Photo d'illustration. Au Kenya, une manifestation pour réclamer le retour de Kenyans, enrôlés par la Russie dans sa guerre contre l'Ukraine. © Simon Maina, AFP
C'est une image rare. Un responsable africain en visite à Kiev. De passage dans la capitale ukrainienne au lendemain du quatrième anniversaire de l'invasion russe à grande échelle, le chef de la diplomatie du Ghana, Samuel Okudzeto Ablakwa, a appelé les Ukrainiens à libérer deux prisonniers de guerre ghanéens.
Ces derniers ont combattu contre les forces ukrainiennes dans les rangs de l'armée russe. Samuel Okudzeto Ablakwa a dit espérer que le président ukrainien, Volodymyr Zelensky, ferait preuve de "magnanimité et de compassion, et qu'il les libèrera (...) afin que nous puissions rentrer au Ghana avec ces deux Ghanéens".
À ses côtés, son homologue ukrainien Andriï Sybiga a affirmé que plus de 1 780 Africains - ressortissants de 36 pays du continent - combattent contre l'Ukraine au sein des troupes russes. Il a accusé Moscou d'attirer ces hommes dans l'armée en les trompant et exhorté Accra à renforcer des mesures pour empêcher le recrutement d'Africains par la Russie.
"Les Russes entraînent les Ghanéens vers une mort certaine", a assuré Andriï Sybiga.
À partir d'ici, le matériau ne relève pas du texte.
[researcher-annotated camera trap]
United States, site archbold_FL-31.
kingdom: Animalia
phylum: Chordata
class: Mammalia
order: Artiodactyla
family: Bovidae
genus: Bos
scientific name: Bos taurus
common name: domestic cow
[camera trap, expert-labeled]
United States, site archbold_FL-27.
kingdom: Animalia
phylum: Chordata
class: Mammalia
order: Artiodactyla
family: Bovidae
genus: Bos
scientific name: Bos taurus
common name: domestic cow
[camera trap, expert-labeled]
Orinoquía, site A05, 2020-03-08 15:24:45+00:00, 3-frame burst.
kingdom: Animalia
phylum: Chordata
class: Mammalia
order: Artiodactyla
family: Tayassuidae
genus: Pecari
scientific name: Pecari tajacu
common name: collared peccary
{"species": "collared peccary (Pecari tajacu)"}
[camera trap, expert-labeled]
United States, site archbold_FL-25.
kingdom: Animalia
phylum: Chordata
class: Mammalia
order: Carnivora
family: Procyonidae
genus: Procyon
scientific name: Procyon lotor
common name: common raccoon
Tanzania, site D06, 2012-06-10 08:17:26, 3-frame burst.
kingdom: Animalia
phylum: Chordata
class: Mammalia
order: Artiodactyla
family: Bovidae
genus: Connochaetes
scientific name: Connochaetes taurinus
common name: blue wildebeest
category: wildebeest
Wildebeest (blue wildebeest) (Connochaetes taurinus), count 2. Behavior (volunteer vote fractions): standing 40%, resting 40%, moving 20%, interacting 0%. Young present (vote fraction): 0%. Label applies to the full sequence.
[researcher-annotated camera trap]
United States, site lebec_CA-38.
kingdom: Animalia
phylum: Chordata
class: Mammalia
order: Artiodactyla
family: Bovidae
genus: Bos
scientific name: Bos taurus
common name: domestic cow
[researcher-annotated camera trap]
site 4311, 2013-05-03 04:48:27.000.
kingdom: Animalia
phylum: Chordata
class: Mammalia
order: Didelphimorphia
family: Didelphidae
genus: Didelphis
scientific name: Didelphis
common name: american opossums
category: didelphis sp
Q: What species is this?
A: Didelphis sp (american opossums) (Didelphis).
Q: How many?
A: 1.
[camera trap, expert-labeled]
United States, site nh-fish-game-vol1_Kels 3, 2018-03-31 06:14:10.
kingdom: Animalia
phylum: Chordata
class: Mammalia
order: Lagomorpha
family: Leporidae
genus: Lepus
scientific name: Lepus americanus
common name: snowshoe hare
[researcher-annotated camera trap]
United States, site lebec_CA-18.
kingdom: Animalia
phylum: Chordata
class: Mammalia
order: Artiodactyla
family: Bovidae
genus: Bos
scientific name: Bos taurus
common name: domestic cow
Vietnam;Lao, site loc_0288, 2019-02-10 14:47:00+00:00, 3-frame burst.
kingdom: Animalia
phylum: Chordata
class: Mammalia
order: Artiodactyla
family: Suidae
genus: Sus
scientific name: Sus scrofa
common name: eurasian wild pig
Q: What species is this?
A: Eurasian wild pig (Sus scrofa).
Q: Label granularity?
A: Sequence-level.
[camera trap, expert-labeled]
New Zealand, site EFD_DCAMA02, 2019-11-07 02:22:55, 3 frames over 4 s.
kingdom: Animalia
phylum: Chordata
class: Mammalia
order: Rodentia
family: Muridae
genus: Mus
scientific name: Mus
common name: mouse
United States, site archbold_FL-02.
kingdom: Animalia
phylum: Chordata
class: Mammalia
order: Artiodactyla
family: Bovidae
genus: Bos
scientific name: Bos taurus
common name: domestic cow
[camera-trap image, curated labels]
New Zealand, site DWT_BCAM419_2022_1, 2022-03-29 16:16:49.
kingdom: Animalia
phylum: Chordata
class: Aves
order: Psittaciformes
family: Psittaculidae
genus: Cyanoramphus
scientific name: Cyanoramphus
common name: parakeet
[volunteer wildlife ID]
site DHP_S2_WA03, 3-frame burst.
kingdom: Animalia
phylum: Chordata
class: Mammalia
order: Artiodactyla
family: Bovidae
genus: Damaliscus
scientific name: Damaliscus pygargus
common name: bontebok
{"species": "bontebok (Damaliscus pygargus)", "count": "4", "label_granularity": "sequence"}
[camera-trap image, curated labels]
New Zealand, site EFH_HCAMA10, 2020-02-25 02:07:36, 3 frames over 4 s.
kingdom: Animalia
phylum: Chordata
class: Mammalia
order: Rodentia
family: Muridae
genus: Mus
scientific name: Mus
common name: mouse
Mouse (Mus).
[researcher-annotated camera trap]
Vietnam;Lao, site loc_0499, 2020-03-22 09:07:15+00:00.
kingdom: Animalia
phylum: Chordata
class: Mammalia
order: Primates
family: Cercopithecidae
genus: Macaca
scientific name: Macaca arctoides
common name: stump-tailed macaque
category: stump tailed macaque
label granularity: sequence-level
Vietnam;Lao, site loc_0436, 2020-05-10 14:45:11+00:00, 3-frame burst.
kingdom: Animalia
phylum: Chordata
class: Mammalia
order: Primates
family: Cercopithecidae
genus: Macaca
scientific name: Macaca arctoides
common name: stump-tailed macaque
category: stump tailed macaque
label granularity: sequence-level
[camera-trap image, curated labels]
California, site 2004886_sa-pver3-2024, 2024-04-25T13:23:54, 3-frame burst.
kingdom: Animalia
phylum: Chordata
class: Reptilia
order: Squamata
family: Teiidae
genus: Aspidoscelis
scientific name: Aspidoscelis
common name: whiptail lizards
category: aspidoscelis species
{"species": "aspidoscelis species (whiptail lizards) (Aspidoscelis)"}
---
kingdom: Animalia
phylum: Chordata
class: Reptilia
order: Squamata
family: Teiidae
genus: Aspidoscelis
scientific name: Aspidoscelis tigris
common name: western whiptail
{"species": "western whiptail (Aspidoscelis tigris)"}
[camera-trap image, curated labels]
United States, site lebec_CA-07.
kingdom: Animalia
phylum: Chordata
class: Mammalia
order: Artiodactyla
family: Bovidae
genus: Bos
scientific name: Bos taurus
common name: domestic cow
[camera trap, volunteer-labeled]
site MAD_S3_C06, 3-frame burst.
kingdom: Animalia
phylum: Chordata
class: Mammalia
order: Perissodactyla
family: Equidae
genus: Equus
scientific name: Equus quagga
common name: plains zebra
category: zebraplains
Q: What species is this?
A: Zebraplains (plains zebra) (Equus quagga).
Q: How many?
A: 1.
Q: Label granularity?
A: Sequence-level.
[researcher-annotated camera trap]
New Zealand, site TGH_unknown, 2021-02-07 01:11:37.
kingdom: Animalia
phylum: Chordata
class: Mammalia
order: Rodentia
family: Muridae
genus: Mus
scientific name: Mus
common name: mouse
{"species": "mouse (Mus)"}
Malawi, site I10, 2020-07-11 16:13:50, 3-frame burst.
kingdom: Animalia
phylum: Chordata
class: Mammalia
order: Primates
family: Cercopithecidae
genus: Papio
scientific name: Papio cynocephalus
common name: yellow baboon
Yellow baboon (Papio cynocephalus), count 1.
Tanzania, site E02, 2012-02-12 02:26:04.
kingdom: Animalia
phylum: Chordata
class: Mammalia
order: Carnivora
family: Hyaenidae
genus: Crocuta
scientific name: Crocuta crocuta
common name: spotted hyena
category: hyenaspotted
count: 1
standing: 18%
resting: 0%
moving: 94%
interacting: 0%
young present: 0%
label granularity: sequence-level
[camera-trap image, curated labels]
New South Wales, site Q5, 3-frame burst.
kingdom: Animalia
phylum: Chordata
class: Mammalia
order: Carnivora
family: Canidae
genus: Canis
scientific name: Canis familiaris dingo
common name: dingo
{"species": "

"Victimes de manipulation et de désinformation"
Son homologue ghanéen a assuré que les Africains rejoignant l'armée russe n'étaient "pas mandatés par les gouvernements africains".
Les Ghanéens partis à la guerre "sont victimes de manipulation, de désinformation" de la part "de réseaux criminels de trafiquants" qui leur promettent "un travail décent" en Russie, a-t-il assuré. "Ils n'ont aucun passé dans la sécurité, aucun passé militaire. Ils n'ont pas été formés et ils ont simplement été attirés, puis trompés et envoyés en première ligne sur le champ de bataille."
Il a remercié l'Ukraine pour son "respect du droit international" dans le traitement des prisonniers de guerre ghanéens.
"Nous avons reçu des rapports indiquant qu'ils sont en bonne santé" a-t-il dit, avant d'ajouter : "Ils n'ont pas été torturés. Ils n'ont subi aucun traitement inhumain depuis leur capture".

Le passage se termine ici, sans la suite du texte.